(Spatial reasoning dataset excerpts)

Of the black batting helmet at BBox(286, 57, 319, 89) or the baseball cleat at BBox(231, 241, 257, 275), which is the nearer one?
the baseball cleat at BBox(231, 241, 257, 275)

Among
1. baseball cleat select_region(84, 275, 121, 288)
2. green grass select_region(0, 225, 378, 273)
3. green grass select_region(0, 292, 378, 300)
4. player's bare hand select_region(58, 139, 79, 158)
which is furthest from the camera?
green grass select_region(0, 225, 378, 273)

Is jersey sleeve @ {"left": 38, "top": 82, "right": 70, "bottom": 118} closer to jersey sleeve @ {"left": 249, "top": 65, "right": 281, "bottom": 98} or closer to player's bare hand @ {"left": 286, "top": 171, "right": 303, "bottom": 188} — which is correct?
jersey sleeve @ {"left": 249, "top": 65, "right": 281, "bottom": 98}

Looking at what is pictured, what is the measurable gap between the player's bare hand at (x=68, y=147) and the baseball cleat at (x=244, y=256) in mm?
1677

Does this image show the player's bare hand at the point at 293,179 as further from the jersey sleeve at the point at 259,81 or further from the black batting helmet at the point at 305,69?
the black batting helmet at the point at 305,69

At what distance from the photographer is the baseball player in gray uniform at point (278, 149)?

The problem ▸ Please give these lines again, substituting "player's hand" for each occurrence of "player's bare hand" and keeping everything else unchanged.

Final result ▸
Of the black batting helmet at BBox(286, 57, 319, 89) or the baseball cleat at BBox(231, 241, 257, 275), which is the nearer one?
the baseball cleat at BBox(231, 241, 257, 275)

Among
1. baseball cleat select_region(84, 275, 121, 288)
2. green grass select_region(0, 225, 378, 273)
3. green grass select_region(0, 292, 378, 300)
4. player's hand select_region(58, 139, 79, 158)
which is furthest from the camera?
green grass select_region(0, 225, 378, 273)

Is jersey sleeve @ {"left": 38, "top": 82, "right": 70, "bottom": 118} closer to jersey sleeve @ {"left": 249, "top": 65, "right": 281, "bottom": 98} or closer to player's hand @ {"left": 286, "top": 171, "right": 303, "bottom": 188} — which is correct?
jersey sleeve @ {"left": 249, "top": 65, "right": 281, "bottom": 98}

Looking at what is pictured, what is the measurable gap between the player's hand at (x=68, y=147) and the baseball cleat at (x=244, y=256) in mm?
1677

Does this image show the player's hand at the point at 293,179 as further from the jersey sleeve at the point at 259,81 or further from the black batting helmet at the point at 305,69?
the black batting helmet at the point at 305,69

At what distance from the photographer is the baseball player in gray uniform at point (278, 149)?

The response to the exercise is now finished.